Background: Previous phase II studies of docetaxel have indicated that hepatic metastases from breast cancer respond well to first-line treatment with docetaxel. The objective of this prospective, open label phase II study therefore was specifically to evaluate the activity and safety of docetaxel in this indication.
Patients and methods: The study recruited 47 women (mean age 50 years, range 33-66 years) with hepatic metastases from breast cancer who fulfilled the eligibility criteria. After premedication with steroids, patients received a one-hour intravenous infusion of docetaxel 100 mg/m2 at three-weekly intervals for up to eight cycles. Response to treatment during medication was assessed after three, six and where appropriate, eight cycles and every three month follow-up thereafter, until disease progression or death.

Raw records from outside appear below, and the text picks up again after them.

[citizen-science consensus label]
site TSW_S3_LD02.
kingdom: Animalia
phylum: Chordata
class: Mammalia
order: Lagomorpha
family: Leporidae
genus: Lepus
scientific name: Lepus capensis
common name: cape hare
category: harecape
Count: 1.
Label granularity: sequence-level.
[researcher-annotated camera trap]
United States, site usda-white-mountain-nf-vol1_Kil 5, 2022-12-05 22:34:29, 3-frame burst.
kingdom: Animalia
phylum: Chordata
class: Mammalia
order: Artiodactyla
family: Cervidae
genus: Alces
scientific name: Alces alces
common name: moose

Results: The best overall response rate (ORR) for evaluable patients was 64.3% (95% CI: 48.0-78.5%). In terms of the primary efficacy parameters, the ORR at the sixth cycle of treatment was 62% (95% CI: 45%-80%) with 17% complete responses. The median duration of response was 139 days (95% CI: 111-216 days) and the median survival duration calculated on an intent-to-treat basis was 335 days (227-568 days, 95% CI). One (2%) toxic death was reported.
Conclusions: Docetaxel is a highly effective cytotoxic agent in the treatment of patients with liver metastases from breast cancer.